## GIVEN REQUEST A
Count the lines in the records that contain the word "shadow". Reply with the number only.

# Michigan Sportsman needs your help



## Hunt4Ever (Sep 9, 2000)

Well, if you take $300 per month in costs, times 12, equals $3,600. HHHMMMmmmmmmmm........

$1,500 is NOT enough. Let's shoot to at least double that. $3,000 is a better number. I really like this site. The members here at Michigan-Sportsman can do it. What little interaction I have had with you fellas, and ladies, shows me everyone can chip in. I like the $25 number. 

I checked the previous posts and since it is my idea to double it, I will chip in for $50, twice the highestest posted donation.

Anyone care to double my donation?


----------



## ESOX (Nov 20, 2000)

Hunt4Ever,
Truly awesome. I like your style. 

As I stated in another thread, we aint too proud to beg, and sure aren't picky. Send a buck if thats what you can spare. Every little bit helps,
Thanks,
Paul


----------



## WALLEYE MIKE (Jan 7, 2001)

Even tho I am not working much if any right now (no snow) I would gladly pay $25 for this website. Just sent my money in.


----------



## ih772 (Jan 28, 2003)

All the information that I get off this site is well worth the $15 I just kicked in. Excellent bargain if you ask me.


----------



## Stephen (Jan 5, 2003)

Just started using this site and already it's paid off in a few walleye! Thanks to the guys who keep it running....
Steve


----------



## Rat City Hooker (Jan 30, 2003)

Steve, Iwill donate 100.00 because this site is the best I have ever seen. Could not make your amazon conection work. Let me know what to do to donate.


----------



## fishctchr (Dec 3, 2000)

Come on guys were a third of the way to the goal, I know we can double it easy. If a part time millwright and summertime charterboat captain can donate 25 you can too


----------



## fatboy (May 8, 2002)

steve and gang- no problem sent 25.00 i know this site is worth much more but that's what i can do right now.


----------



## ESOX (Nov 20, 2000)

> _Originally posted by Rat City Hooker _
> *Steve, Iwill donate 100.00 because this site is the best I have ever seen. Could not make your amazon conection work. Let me know what to do to donate. *



Snail Mail:

michigan-sportsman.com
PO Box 930291
Wixom, MI 48393

Thanks!
Paul


----------



## perchhead (Jan 9, 2003)

i just sent out 15.00 dollars in the mail i have never used amazon. the site is well worth it i wish i could donate more.


----------



## perchhead (Jan 9, 2003)

i just sent out 15.00 dollars in the mail i have never used amazon. the site is well worth it i wish i could donate more.


----------



## JCHOGAN (Dec 7, 2002)

## STORED DATA
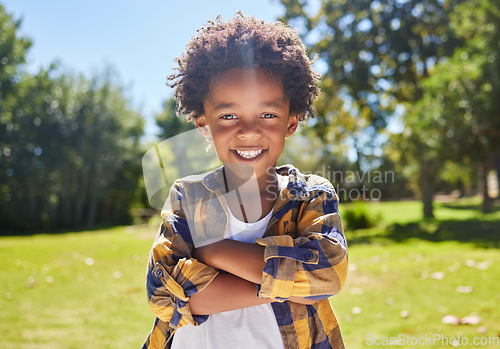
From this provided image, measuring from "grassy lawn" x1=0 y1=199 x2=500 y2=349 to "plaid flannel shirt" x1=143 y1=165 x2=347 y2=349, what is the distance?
2085 millimetres

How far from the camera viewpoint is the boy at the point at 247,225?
1284 mm

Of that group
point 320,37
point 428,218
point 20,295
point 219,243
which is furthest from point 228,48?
point 428,218

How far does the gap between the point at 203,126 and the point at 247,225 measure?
462 mm

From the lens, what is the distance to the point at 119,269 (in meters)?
6.71

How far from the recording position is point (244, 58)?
55.8 inches

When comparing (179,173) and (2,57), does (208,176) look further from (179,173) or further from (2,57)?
(2,57)

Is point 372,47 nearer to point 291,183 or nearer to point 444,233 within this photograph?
point 444,233

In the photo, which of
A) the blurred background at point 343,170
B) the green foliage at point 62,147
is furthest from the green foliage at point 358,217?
the green foliage at point 62,147

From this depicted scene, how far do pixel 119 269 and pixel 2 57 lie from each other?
15.1m

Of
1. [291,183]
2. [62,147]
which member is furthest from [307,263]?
[62,147]

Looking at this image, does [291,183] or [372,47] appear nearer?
[291,183]

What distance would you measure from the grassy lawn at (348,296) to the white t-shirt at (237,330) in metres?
2.11

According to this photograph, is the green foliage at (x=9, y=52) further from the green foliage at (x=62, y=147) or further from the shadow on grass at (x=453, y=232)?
the shadow on grass at (x=453, y=232)

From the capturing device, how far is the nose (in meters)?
1.37
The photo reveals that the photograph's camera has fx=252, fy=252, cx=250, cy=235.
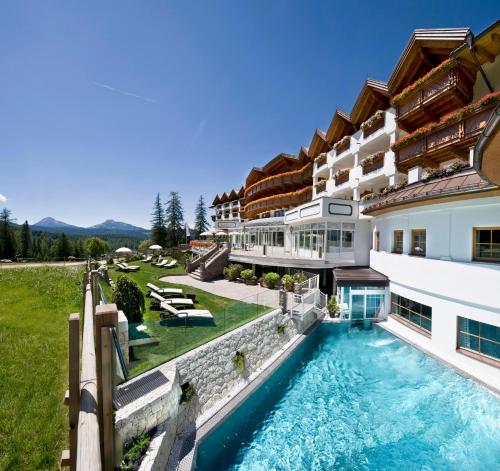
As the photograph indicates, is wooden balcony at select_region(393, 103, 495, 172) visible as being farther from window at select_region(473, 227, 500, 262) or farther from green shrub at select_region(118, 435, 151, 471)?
green shrub at select_region(118, 435, 151, 471)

## GIVEN REQUEST B
Pick up the forum thread about donating to Michigan Sportsman from the point where it stops.

## EXPECTED ANSWER A
2

## EXPECTED ANSWER B
Good a time as any to loose my virginity. $25.00 in the mail when I get home from work.


----------



## ESOX (Nov 20, 2000)

> _Originally posted by JCHOGAN _
> *Good a time as any to loose my virginity. $25.00 in the mail when I get home from work. *


Does this guy know how to make an entrance or what???
Welcome JCHOGAN!!!

Thanks.


----------



## krt (Nov 5, 2001)

Here's my $20. Does this mean that I am now a "gold" member?LOL. Easy decision being I gave IceTeam money to join their site and I don't even go there anymore. Much more info here.


----------



## jigworm (Jan 10, 2003)

You got my $20. Well worth the money.


----------



## JCHOGAN (Dec 7, 2002)

Thanks for the welcome. I've been lurking here since this site came up. I'll gladly help support a resource I enjoy as much as this site.


----------



## Lunker (Aug 27, 2001)

Im giving 20 bucks ... thats just a burgers and a beer ... I can miss that. Great site ... I want everyone to know that Clevelands great Steelheading site, noodlebagger.com is no where to be found now, that was one of the greatest sites ever too. I want to get to the post office now .... later.


----------



## Dick Graves (May 6, 2002)

Have closed two loans from viewers of this site, advertising works, as I said somewhere else, my $200.00 check is in the mail.

Thanks to the clients who trusted me with their financing and a special thanks to the host of this site.

Dick Graves


----------



## fish-hunt (Jan 11, 2003)

30 bucks from this virgin
Great site! I check it every day!


----------



## Doughboy (Jan 13, 2001)

Just sent my $25 after returning from the Hubbard Lake outing. I know that the 5 walleye I cleaned as a result of this site I've underpaid it's worth. More to follow hopefully.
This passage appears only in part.